━━ Available data
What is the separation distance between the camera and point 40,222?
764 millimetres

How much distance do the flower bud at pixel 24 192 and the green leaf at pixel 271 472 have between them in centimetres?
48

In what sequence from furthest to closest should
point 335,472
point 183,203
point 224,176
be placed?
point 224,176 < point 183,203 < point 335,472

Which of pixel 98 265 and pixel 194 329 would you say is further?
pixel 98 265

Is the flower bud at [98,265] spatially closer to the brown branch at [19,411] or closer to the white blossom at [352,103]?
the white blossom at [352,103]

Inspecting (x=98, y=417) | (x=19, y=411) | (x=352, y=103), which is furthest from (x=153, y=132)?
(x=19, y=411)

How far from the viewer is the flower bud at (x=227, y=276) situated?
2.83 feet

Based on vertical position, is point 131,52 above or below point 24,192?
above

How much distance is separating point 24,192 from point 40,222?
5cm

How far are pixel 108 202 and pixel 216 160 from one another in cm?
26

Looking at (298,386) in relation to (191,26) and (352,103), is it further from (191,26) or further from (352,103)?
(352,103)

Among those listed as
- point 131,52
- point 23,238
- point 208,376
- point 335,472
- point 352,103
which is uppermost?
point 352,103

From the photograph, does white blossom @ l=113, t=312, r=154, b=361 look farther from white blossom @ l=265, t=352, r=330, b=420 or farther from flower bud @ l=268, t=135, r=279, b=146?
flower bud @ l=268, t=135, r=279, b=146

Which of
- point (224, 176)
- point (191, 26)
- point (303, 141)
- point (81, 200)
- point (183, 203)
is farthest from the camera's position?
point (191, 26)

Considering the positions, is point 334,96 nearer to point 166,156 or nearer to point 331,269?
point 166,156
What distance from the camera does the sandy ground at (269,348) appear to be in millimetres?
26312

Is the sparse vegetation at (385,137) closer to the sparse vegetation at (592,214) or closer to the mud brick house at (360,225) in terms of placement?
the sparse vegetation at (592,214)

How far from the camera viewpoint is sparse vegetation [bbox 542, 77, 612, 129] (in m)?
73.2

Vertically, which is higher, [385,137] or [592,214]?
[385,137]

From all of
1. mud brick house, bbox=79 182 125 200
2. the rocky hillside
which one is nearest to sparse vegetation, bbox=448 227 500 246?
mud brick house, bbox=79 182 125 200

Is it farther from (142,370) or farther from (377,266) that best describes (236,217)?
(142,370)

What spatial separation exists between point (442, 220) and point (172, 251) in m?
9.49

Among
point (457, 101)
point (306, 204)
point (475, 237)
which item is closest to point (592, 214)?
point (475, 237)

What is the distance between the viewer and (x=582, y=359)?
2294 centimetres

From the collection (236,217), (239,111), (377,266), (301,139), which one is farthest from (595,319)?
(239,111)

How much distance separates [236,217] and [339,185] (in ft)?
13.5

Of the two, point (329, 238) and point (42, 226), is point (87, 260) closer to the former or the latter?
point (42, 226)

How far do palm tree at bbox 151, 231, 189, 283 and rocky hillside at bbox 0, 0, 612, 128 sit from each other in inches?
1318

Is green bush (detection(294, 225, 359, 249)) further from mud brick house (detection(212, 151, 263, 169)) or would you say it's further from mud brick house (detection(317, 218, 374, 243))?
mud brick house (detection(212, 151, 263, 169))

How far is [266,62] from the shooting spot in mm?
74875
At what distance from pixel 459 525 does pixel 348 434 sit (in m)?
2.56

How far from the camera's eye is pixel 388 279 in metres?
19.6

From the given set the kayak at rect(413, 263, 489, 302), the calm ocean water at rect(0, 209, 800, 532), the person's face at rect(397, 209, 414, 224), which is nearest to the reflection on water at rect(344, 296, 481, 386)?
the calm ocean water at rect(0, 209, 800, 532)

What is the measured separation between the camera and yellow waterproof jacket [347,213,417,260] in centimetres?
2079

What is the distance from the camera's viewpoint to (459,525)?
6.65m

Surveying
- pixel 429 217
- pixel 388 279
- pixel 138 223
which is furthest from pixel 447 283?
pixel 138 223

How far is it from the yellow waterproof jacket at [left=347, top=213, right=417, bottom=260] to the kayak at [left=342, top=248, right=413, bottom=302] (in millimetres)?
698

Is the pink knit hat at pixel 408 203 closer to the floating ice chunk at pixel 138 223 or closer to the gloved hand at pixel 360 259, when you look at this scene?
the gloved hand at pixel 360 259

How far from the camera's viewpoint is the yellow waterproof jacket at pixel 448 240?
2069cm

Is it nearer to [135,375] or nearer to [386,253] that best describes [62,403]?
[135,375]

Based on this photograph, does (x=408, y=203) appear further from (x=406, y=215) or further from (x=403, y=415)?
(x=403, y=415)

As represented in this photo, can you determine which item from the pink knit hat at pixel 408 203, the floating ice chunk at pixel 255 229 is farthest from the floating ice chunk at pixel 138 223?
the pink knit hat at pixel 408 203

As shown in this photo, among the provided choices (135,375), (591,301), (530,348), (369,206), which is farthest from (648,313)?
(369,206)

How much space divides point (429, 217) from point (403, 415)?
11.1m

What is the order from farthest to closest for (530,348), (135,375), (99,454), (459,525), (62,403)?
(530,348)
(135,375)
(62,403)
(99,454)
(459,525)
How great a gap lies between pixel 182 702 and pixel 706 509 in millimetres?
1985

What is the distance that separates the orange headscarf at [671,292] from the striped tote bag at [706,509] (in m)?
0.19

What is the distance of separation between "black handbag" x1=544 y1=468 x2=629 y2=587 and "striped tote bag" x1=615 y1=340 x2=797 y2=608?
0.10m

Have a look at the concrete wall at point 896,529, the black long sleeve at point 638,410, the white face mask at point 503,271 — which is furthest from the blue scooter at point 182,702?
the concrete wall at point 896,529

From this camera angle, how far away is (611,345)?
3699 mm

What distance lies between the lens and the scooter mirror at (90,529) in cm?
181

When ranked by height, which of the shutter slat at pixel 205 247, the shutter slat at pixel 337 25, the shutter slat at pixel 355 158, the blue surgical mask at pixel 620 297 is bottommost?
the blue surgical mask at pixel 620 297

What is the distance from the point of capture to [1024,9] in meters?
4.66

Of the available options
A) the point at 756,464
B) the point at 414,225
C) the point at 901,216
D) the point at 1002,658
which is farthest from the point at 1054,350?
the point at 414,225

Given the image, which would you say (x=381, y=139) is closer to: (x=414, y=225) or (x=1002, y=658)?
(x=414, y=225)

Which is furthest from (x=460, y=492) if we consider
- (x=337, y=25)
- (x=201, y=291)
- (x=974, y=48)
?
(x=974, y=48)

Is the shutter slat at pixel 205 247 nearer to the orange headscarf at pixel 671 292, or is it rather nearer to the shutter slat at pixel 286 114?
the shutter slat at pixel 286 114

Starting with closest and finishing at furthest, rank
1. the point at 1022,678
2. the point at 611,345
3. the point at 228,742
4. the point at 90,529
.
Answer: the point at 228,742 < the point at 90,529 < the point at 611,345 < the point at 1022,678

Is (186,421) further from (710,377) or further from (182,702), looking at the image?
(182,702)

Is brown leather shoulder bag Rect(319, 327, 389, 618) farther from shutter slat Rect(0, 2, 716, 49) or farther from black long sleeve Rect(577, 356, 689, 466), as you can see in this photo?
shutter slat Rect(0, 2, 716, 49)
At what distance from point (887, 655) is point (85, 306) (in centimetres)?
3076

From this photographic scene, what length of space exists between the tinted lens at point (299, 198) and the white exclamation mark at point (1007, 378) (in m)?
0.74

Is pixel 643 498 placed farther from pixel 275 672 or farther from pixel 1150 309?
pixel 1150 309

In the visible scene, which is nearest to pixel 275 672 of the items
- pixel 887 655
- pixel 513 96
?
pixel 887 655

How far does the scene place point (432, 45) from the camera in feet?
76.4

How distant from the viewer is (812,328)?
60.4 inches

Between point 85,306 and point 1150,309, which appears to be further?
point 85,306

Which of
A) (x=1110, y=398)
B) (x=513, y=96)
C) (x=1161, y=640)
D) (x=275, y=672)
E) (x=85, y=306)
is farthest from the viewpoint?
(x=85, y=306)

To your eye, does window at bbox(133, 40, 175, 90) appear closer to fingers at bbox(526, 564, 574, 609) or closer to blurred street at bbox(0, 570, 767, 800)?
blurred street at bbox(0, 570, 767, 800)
━━━━
▶ _Requirements_
Reproduce the rows beginning at the line containing "Is the sparse" and ending with the line containing "2294 centimetres", substituting "camera position" for "camera viewpoint" and leaving everything else unchanged.

▶ _Worked solution_
Is the sparse vegetation at (385,137) closer to the sparse vegetation at (592,214) or closer to the mud brick house at (360,225) in terms of placement?
the sparse vegetation at (592,214)

How far from the camera position is sparse vegetation [bbox 542, 77, 612, 129] (in m)?
73.2

Vertically, which is higher, [385,137] or [592,214]?
[385,137]

From all of
1. mud brick house, bbox=79 182 125 200
2. the rocky hillside
which one is nearest to sparse vegetation, bbox=448 227 500 246?
mud brick house, bbox=79 182 125 200

Is it farther from (142,370) or farther from (377,266) that best describes (236,217)?
(142,370)

What spatial separation exists between point (442, 220) and point (172, 251) in m?
9.49

Among
point (457, 101)
point (306, 204)
point (475, 237)
which item is closest to point (592, 214)?
point (475, 237)

What is the distance between the viewer and (x=582, y=359)?
2294 centimetres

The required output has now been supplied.